Advanced Watcher Alerts

Advanced Watcher alerts are the most powerful alerts that can be set up in Kibana. They can be set up by navigating to Stack Management > Watcher and creating a new “advanced watch”.

These alerts are written using Watcher JSON which makes them particularly laborious to develop. Anything that can be queried on using the Elasticsearch Query API can be created into an alert, however, allowing for arbitrarily complex alerts.

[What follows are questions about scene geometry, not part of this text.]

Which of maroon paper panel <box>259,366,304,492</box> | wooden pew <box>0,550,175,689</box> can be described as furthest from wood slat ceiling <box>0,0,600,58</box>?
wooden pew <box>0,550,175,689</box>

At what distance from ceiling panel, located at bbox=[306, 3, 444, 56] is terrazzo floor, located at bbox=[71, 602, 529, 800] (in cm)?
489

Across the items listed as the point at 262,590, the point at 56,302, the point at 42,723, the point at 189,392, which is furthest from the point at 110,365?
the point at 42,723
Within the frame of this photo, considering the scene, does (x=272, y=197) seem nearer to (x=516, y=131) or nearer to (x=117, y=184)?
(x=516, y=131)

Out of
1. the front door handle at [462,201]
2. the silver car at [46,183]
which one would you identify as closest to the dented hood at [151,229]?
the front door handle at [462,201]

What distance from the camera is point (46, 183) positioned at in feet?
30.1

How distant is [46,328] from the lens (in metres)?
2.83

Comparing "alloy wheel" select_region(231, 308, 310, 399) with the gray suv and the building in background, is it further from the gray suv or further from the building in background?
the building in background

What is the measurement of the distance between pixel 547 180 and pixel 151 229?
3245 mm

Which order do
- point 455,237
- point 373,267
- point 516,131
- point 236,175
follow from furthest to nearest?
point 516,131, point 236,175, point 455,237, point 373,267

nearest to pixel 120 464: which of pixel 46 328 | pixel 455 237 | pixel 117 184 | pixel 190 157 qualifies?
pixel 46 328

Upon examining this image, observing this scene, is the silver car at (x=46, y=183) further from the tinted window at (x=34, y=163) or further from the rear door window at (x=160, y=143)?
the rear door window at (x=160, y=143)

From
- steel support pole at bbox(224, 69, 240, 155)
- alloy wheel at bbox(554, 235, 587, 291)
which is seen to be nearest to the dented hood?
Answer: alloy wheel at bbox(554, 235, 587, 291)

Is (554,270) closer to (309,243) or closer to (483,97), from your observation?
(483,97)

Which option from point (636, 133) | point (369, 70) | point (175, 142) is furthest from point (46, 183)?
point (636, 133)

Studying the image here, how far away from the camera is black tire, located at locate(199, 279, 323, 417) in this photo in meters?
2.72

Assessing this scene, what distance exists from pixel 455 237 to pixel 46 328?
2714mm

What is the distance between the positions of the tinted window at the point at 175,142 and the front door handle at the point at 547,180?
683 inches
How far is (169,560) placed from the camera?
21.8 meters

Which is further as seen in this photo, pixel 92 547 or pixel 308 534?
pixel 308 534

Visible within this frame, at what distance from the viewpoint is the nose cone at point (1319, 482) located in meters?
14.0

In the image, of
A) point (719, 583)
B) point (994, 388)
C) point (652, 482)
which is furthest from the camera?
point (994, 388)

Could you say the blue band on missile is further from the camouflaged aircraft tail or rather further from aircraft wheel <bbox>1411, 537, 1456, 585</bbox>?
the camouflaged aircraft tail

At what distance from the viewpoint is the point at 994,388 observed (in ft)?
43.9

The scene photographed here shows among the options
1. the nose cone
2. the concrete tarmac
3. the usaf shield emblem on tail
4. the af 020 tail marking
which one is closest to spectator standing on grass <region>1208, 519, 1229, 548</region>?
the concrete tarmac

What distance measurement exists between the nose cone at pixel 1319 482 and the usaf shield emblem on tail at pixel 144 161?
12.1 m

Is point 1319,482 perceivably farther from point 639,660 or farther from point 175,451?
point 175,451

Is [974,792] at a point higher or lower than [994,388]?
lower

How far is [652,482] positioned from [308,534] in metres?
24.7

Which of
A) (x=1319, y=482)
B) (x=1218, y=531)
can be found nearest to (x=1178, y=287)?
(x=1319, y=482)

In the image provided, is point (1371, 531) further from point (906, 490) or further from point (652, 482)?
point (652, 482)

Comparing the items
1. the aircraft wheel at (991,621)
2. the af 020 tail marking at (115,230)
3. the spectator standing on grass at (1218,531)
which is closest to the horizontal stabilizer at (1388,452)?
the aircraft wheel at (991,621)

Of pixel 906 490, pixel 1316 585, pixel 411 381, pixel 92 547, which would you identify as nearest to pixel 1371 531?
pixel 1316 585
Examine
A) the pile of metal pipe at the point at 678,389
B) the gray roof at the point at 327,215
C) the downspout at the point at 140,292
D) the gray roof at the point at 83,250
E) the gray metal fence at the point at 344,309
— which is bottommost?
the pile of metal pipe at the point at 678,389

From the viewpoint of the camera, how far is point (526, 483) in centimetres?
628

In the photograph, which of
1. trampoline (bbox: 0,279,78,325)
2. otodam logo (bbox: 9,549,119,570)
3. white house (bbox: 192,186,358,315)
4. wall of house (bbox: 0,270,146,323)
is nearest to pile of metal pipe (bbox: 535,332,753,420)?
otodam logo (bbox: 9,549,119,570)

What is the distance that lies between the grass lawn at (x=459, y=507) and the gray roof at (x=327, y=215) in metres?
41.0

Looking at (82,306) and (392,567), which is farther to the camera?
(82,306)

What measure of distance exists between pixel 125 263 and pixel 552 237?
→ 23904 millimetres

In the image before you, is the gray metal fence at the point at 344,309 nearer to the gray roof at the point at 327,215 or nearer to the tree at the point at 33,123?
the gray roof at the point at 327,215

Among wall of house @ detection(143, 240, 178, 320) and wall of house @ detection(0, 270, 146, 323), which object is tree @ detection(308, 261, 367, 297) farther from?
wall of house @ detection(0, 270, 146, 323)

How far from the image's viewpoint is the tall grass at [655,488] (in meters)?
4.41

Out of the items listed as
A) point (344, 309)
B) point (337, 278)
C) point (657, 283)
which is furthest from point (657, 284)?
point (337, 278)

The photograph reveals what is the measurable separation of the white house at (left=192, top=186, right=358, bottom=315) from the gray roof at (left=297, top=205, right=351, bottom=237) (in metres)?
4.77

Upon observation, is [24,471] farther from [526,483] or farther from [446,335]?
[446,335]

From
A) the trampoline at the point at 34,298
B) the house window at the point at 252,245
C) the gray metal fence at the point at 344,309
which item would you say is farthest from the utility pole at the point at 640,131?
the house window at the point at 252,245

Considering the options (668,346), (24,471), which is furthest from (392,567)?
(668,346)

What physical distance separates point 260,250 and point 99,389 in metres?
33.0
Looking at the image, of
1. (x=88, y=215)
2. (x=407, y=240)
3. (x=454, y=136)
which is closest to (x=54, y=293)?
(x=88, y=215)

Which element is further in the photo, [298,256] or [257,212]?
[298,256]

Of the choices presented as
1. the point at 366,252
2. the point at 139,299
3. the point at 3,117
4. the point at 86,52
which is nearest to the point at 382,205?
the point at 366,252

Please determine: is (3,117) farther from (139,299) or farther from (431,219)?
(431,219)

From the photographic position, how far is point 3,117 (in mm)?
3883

Advanced Watcher Alert Development

To iterate on creating an Advanced Watcher alert, I’d recommend first crafting the search query. It can then easily be created into an alert. To do so, you can use the following curl template:

curl -X GET "<Kibana URL>/<your index>/_search?pretty" --user <Elasticsearch username>:<Elasticsearch password> -H 'Content-Type: application/json' -d'
{
  "size": 0,
  "query": {
    "term": {
      "sourceId": "100"
    }
  }
}
'

Once you’ve got the right values returned from the API, insert your query under the "body" key of the search request template provided when you create a new Advanced Watcher alert.

To get the appropriate values from your result in your alert conditions and actions, you need to use the Watcher context. The documentation doesn’t include all the fields, unfortunately. To see what you’re working with, you can create a “logging” action. To check all the context fields, you can create a “logging” action and set it up to log the entire Watcher context by logging {{ctx}}. Then, navigate to the “Simulate” tab and simulate the logging action to inspect the entire context object.

Advanced Watcher UI

Elastic Security Alerts

The final type of alert is admittedly one I’ve not had the opportunity to use much. These can be found in Alerts under the Security menu in Kibana. The UI provided is similar to that of the Rules so it shared the same pros and cons. However, these alerts are restricted for use by Elastic integrations, Elastic Beats, and monitoring systems. There is a complete list of prebuilt alerts in the Elasticsearch documentation.